PAGE EXTRACT: Begin

Re: [XeTeX] Confused (why are ignored characters not "removed from the input" as per Eijkhout's TeX by Topic ?)

2023-04-16 Thread Jonathan Kew

On 16/04/2023 17:16, Philip Taylor (RHBNC) wrote:

Given —


\catcode 9 = 9

\let ~ = \undefined

^^I~

\end


why does XeTeX report

This is XeTeX, Version 3.141592653-2.6-0.93 (TeX Live 2021/W32TeX) 
(preloaded format=xetex)


restricted \write18 enabled.

entering extended mode

(./untitled-10.tex

! Undefined control sequence.

l.3 ^^I~

?

This output makes it appear that the offending control sequence is (or 
might be) ^^I~, whereas it is in fact simply ~.  Should not the ^^I have 
been ignored rather than reported, as per line 1 ?  Note line 3 does not 
really contain ^^I~ but rather ~, but as tabs cannot be reliably 
included in e-mail I represent them here as ^^I.  The ^^I in the 
transcript is genuine.


First note: I see the same result with plain TeX. So not a XeTeX issue.

Anyway, this is expected behavior. The ^^I isn't part of the offending 
control sequence; it's just the preceding context on the line, which is 
what normally appears in a TeX error message.


Perhaps this is clearer if you add some more surrounding text:

  \catcode 9 = 9
  \let ~ = \undefined
  abc^^I~def
  \end

results in

  (./x.tex
  ! Undefined control sequence.
  l.3 abc^^I~
 def
  ?

Ignored characters are not "removed from the input" (despite anything 
Eijkhout says); they're still present, just ignored.


JK



Re: [XeTeX] Confused (why are ignored characters not "removed from the input" as per Eijkhout's TeX by Topic ?)

2023-04-16 Thread Philip Taylor (Hellenic Institute)

On 16/04/2023 17:37, Jonathan Kew wrote:

First note: I see the same result with plain TeX. So not a XeTeX issue.
Agreed, but as I use only XeTeX this seemed the right place to ask. I 
did test with PdfTeX (not having plain TeX in my TeXworks armoury) and 
PdfTeX did much the same but put a real  in the transcript as 
opposed to ^^I.
Anyway, this is expected behavior. The ^^I isn't part of the offending 
control sequence; it's just the preceding context on the line, which 
is what normally appears in a TeX error message.
OK, so I should have realised that in the absence of a leading "\", ^^I~ 
could not possibly be a control sequence and therefore the "~" had to be 
an active character.  That fact had passed me by ...
Ignored characters are not "removed from the input" (despite anything 
Eijkhout says); they're still present, just ignored.


Having consulted Eijkhout first, I did then search the TeXbook to see if 
I could find a definitive statement concerning the treatment of ignored 
characters but failed to do so — perhaps I should search the PDF version 
rather than the printed ...

PAGE EXTRACT: End
AVAILABLE DATA: Begin

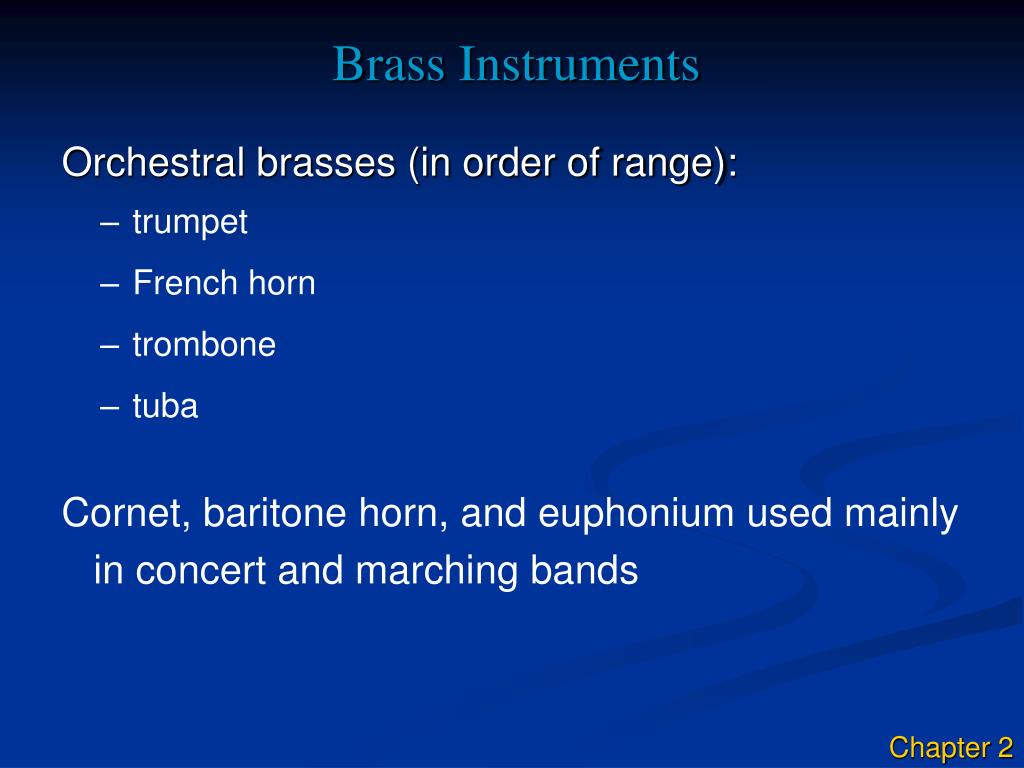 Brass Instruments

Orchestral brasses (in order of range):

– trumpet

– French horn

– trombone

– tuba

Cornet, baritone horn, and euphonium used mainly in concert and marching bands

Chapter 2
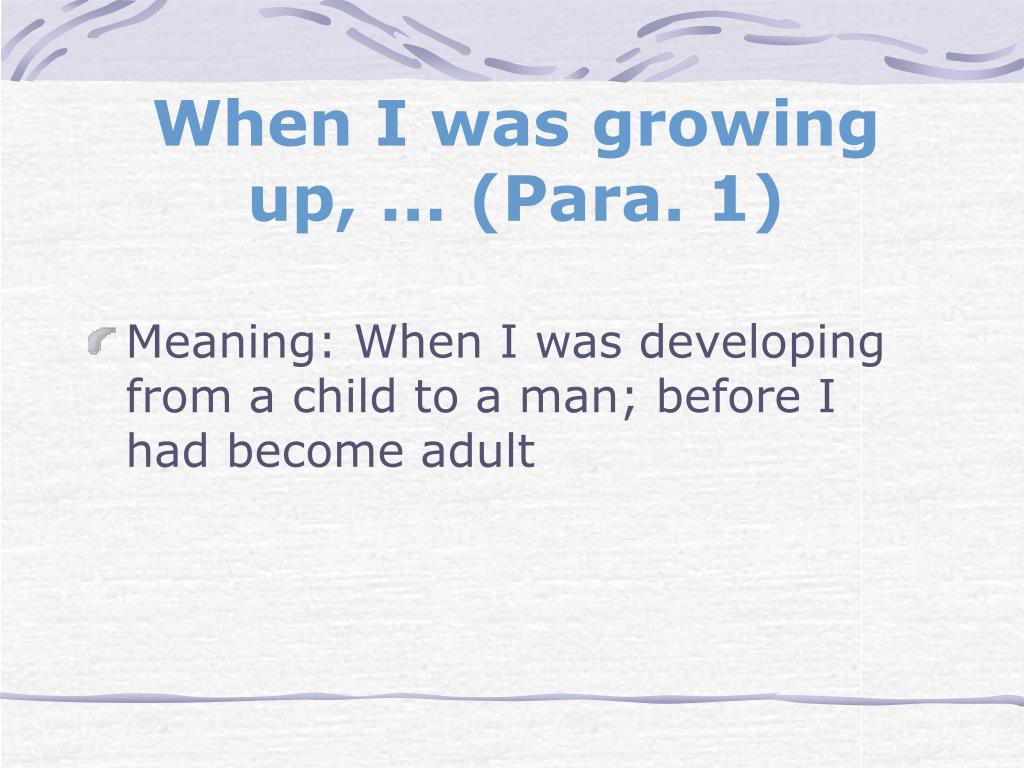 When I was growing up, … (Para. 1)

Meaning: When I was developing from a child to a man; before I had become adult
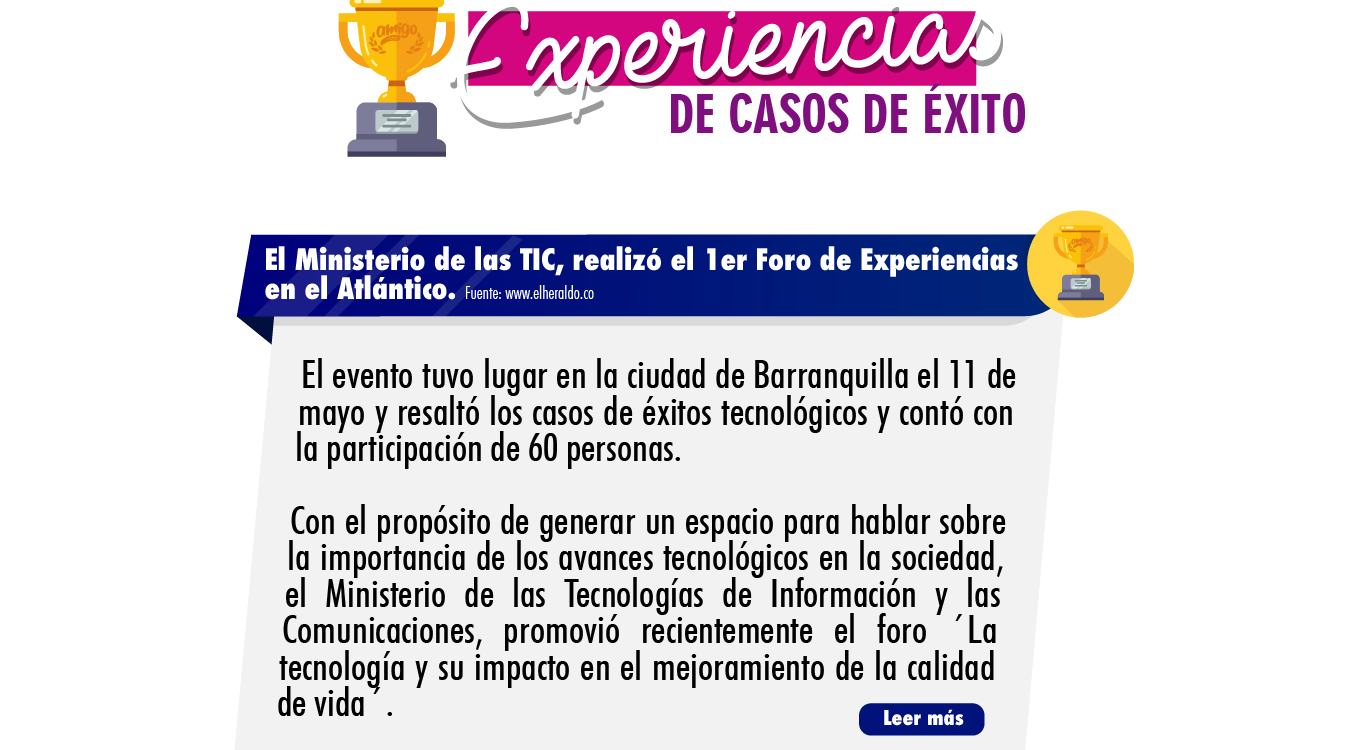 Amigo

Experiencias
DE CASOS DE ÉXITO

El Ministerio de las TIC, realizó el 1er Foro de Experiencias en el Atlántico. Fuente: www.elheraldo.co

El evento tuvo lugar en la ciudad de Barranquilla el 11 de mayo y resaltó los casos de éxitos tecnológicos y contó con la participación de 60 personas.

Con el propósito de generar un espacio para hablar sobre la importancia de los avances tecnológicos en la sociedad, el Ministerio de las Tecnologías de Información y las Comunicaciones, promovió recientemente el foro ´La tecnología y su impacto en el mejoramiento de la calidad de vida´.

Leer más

AVAILABLE DATA: End

In the XeTeX thread, which other TeX engine does Jonathan Kew say gives the same result?

| EXPECTED ANSWER |
Plain TeX.